** Extracted text **
Sunday, February 17, 2002, 12:00:01 AM, you wrote:

GL> Saturday, February 16, 2002, 10:39:04 PM, Yuki Taga wrote:

>> Interesting.  I have never had this happen, so let me see if I
>> understand you correctly.  You are saying that in auto-protect mode,
>> Norton will stop a download if it detects a virus in a message coming
>> it.  Is that right?
GL> ---

GL> It depends on how you configure auto-protect mode. The reason that the
GL> download stops is that NAV detects the virus and prevents TB from
GL> accessing the infected file until it has completed the required
GL> action. If NAV is configured to ask what to do with the infected file,
GL> TB cannot complete processing the message until you have responded to
GL> NAV. Because NAV is holding a message, waiting for your input,
GL> subsequent messages cannot be processed until you respond.

GL> However, if you configure NAV to automatically quarantine or delete
GL> the infection without asking, it can deal with the infection without
GL> waiting for your input, and thus should not prevent TB from completing
GL> the download.

GL> HTH,


It is also important to know the differences between 2001 and 2002, as
the email scanning mechanism is very different. There is no autodelete
function for mail downloads in 2002 and both quarantine and repair on
the mail scanner require user input, so any virus detection stops the
mail download until this is done. After the 20th badtrans, this gets
very tiresome. In 2001, infected mail attachments can be deleted by
the mail scanner without interrupting the download at all, leaving the
mail body intact and a virus information text file in place of the
attachment.

Symantec's advice on this change in 2002 is to turn the mail scanner
off and rely on the resident scanner, as Geoff has indicated for 2001.
This will have exactly the same problem (manual deleting of each
infected attachment) unless you configure the resident scanner to
autodelete which, unlike the mail scanner in 2002, can be done. This
is, however, rather dangerous as it means that infections from other
sources that affect system files could possibly lead to the deletion
of system files before you have a chance to repair them, depending on
what stage Norton picks the virus up. This is one reason why a
separate mail scanner can be a good idea. Set the resident scanner to
autoquarantine and it gets round this problem but still leaves
quarantine filled up with infected files which have to be dealt with
sometime.

I had a lengthy correspondence with Symantec techies about the changes
in 2002 and I got the distinct impression that they were not too keen
on some of these themselves. It seems they were forced on them by
their customer services people, who wanted a mail scanner that didn't
require each account to be configured. They could only give them one
at the expense of losing other functionality.

I went back to 2001 - this works in XP, btw, if you run the symevent
update file before rebooting after installation.

** Activity list **
A) Extract the passage of the Norton AntiVirus email starting with "GL> It depends" and going on through "GL> the download.".
B) Condense the paragraph of the Norton AntiVirus email that begins "It is also important to know the differences" into a bulleted list that preserves its main facts.
Rely solely on the Norton AntiVirus email when responding.

(Saved entries)
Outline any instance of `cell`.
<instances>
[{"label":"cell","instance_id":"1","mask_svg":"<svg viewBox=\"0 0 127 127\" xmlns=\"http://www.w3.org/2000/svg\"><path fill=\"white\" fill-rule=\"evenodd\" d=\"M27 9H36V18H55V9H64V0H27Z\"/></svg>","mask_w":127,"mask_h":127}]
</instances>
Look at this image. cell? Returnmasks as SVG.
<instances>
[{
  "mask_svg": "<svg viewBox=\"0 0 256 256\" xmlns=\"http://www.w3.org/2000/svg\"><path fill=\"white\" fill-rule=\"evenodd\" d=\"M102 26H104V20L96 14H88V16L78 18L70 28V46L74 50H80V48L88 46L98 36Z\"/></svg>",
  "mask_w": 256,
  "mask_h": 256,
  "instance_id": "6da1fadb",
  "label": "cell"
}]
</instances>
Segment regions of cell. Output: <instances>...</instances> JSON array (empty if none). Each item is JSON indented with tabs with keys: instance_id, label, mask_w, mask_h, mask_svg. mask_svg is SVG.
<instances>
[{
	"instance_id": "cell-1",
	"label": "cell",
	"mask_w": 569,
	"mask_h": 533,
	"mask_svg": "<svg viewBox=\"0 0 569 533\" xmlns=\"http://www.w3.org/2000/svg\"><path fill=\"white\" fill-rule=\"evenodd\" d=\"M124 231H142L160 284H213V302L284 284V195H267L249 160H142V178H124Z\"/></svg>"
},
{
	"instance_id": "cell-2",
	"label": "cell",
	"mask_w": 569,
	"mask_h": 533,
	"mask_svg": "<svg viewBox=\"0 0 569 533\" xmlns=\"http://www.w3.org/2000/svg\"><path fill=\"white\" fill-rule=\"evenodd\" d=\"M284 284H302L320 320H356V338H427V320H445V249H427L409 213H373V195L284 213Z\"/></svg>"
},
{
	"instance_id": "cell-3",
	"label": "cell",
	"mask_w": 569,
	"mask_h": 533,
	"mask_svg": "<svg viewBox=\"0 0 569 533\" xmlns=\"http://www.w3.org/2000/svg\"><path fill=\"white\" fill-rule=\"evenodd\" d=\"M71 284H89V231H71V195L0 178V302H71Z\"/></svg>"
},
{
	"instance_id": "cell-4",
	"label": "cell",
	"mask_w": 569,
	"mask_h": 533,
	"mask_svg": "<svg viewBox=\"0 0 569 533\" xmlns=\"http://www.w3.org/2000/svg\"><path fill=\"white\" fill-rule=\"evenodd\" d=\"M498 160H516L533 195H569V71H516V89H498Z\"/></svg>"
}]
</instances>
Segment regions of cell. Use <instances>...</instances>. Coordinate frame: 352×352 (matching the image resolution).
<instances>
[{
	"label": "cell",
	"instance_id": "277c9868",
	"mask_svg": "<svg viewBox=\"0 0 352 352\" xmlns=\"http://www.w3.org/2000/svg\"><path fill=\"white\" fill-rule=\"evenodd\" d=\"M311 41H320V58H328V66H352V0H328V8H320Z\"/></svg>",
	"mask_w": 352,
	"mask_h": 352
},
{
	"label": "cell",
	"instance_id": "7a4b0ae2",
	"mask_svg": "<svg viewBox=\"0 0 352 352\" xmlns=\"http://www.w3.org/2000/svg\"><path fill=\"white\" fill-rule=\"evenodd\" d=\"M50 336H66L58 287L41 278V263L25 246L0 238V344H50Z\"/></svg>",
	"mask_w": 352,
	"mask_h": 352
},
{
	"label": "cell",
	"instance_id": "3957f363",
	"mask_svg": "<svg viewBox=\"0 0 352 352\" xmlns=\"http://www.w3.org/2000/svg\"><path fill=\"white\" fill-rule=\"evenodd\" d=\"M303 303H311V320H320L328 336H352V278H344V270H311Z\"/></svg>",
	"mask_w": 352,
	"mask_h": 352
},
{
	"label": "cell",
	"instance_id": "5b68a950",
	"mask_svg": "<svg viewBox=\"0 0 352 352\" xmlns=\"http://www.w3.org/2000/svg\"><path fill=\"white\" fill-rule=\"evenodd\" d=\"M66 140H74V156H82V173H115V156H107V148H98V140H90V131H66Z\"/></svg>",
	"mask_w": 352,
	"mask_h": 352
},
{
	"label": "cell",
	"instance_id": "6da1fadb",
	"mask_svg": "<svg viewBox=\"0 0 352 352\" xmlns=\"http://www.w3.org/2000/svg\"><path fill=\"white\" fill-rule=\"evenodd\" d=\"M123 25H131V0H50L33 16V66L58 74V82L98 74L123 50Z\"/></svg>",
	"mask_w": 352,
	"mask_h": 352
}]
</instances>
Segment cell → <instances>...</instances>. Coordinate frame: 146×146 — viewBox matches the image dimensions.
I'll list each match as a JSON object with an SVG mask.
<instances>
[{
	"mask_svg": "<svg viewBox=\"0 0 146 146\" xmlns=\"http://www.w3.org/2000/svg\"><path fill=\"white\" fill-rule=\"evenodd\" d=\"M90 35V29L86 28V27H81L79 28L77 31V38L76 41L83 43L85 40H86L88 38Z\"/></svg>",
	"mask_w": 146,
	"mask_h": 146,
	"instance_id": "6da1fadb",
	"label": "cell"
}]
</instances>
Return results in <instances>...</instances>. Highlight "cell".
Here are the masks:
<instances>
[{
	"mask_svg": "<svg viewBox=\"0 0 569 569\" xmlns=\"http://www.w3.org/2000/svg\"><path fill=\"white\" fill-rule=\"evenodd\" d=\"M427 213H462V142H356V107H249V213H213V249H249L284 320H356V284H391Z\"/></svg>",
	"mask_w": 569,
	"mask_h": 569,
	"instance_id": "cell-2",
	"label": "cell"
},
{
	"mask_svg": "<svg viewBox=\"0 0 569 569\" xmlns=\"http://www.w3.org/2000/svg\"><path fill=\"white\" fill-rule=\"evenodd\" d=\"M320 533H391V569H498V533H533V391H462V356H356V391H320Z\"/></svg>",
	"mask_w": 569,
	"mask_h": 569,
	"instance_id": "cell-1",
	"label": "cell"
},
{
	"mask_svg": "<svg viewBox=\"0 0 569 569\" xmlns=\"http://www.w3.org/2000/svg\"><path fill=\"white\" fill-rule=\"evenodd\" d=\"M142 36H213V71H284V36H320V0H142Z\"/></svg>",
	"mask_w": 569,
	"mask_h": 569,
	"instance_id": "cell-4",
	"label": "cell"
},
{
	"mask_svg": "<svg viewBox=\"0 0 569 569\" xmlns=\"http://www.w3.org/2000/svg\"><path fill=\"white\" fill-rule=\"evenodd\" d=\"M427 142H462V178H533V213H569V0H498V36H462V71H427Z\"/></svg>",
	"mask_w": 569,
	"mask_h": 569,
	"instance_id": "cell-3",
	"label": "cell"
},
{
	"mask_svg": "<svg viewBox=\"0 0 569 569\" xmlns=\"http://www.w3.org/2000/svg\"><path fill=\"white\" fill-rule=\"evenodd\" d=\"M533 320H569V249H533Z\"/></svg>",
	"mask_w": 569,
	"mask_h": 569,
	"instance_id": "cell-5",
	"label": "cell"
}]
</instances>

** Responses by item number **
A)
GL> It depends on how you configure auto-protect mode. The reason that the
GL> download stops is that NAV detects the virus and prevents TB from
GL> accessing the infected file until it has completed the required
GL> action. If NAV is configured to ask what to do with the infected file,
GL> TB cannot complete processing the message until you have responded to
GL> NAV. Because NAV is holding a message, waiting for your input,
GL> subsequent messages cannot be processed until you respond.

GL> However, if you configure NAV to automatically quarantine or delete
GL> the infection without asking, it can deal with the infection without
GL> waiting for your input, and thus should not prevent TB from completing
GL> the download.

B)
- The email scanning mechanism differs greatly between 2001 and 2002.
- In 2002, mail downloads have no autodelete function, and quarantine and repair on the mail scanner both require user input.
- As a result, any virus detection in 2002 stops the mail download until the user responds, which becomes very tiresome after the 20th badtrans.
- In 2001, the mail scanner can delete infected attachments without interrupting the download.
- The 2001 scanner leaves the mail body intact and puts a virus information text file in place of the attachment.